#### SHORT EXERCISE
Rewrite the rows from the line with "How far is (x=4, y=15)" up to and including the line with "3.49 meters", replacing "sunglasses" with "eyewear" and leaving everything else unchanged. Return only those lines.
_ _ _ _
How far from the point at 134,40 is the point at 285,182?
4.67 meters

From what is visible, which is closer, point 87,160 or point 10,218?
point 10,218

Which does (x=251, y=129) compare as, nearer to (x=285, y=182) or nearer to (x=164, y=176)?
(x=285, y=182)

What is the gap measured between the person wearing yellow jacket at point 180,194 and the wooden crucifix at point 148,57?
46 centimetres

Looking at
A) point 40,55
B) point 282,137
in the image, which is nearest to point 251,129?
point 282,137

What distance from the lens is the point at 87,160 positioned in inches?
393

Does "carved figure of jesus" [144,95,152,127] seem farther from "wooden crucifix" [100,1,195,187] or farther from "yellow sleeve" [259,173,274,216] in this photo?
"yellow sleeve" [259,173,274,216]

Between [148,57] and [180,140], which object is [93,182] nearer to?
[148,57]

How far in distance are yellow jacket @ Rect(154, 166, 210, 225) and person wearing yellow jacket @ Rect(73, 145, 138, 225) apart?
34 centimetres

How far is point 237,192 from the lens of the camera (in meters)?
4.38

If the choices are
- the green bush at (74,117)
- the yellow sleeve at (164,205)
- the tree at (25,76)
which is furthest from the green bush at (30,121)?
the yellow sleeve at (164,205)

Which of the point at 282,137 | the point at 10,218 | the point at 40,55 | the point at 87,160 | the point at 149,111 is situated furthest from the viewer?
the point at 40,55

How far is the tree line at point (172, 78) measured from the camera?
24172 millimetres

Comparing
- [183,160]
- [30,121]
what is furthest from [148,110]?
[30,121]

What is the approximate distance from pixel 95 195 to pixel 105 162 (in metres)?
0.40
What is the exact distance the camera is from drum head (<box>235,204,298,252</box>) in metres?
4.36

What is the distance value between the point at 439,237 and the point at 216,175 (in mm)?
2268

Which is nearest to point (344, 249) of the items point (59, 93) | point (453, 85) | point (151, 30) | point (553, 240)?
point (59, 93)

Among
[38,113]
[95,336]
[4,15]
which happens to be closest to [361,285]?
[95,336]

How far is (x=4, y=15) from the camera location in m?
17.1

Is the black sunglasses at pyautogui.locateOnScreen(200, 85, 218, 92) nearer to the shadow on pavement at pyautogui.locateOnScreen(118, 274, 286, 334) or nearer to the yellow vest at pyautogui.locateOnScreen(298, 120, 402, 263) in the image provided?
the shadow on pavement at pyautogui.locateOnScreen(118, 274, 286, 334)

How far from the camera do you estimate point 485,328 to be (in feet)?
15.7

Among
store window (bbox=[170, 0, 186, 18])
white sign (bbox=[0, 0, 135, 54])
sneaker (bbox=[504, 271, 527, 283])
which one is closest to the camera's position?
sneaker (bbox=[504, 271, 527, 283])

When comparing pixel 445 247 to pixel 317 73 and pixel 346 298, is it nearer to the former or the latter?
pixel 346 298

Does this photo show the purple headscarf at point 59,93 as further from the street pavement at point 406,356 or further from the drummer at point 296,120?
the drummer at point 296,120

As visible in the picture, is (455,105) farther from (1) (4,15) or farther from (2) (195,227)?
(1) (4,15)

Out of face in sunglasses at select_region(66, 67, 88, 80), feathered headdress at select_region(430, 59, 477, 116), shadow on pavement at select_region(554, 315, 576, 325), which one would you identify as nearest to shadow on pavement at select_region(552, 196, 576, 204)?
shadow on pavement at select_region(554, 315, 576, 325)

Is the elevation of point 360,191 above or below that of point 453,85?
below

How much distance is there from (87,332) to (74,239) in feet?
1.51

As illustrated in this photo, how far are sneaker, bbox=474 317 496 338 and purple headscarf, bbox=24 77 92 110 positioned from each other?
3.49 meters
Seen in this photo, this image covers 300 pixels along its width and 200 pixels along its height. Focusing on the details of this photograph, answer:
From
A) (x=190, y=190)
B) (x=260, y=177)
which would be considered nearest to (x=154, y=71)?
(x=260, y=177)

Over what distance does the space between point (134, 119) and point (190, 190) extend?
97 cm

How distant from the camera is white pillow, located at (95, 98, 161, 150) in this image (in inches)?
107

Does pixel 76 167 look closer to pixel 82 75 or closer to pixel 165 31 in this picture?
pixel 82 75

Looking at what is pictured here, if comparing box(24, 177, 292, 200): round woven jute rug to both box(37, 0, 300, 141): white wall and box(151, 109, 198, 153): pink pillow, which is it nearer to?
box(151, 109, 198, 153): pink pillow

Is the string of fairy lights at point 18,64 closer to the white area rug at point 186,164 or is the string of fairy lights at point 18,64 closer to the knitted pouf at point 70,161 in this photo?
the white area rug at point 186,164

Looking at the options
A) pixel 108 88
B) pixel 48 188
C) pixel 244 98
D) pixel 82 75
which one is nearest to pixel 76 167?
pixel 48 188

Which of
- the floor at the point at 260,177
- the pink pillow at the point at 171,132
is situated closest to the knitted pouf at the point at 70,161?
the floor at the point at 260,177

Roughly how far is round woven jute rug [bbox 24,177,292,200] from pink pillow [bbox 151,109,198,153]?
_ _ _ _
#### REPLY TO THE TASK
How far is (x=4, y=15) from the camera location in m?
17.1

Is the black eyewear at pyautogui.locateOnScreen(200, 85, 218, 92) nearer to the shadow on pavement at pyautogui.locateOnScreen(118, 274, 286, 334) or nearer to the yellow vest at pyautogui.locateOnScreen(298, 120, 402, 263) in the image provided?
the shadow on pavement at pyautogui.locateOnScreen(118, 274, 286, 334)

How far from the camera do you estimate point 485,328 to be (in feet)?
15.7

Among
store window (bbox=[170, 0, 186, 18])
white sign (bbox=[0, 0, 135, 54])
sneaker (bbox=[504, 271, 527, 283])
which one is closest to the camera's position?
sneaker (bbox=[504, 271, 527, 283])

When comparing pixel 445 247 to pixel 317 73 and pixel 346 298, is it nearer to the former or the latter?
pixel 346 298

Does this photo show the purple headscarf at point 59,93 as further from the street pavement at point 406,356 or further from the drummer at point 296,120?
the drummer at point 296,120

As visible in the picture, is (455,105) farther from (1) (4,15) or farther from (2) (195,227)?
(1) (4,15)

Out of face in eyewear at select_region(66, 67, 88, 80), feathered headdress at select_region(430, 59, 477, 116), shadow on pavement at select_region(554, 315, 576, 325), which one would you identify as nearest to shadow on pavement at select_region(552, 196, 576, 204)?
shadow on pavement at select_region(554, 315, 576, 325)

Is the elevation of point 360,191 above or below that of point 453,85?
below

How much distance is there from (87,332) to (74,239) in feet?
1.51

As illustrated in this photo, how far are sneaker, bbox=474 317 496 338 and purple headscarf, bbox=24 77 92 110 positioned from each other?
3.49 meters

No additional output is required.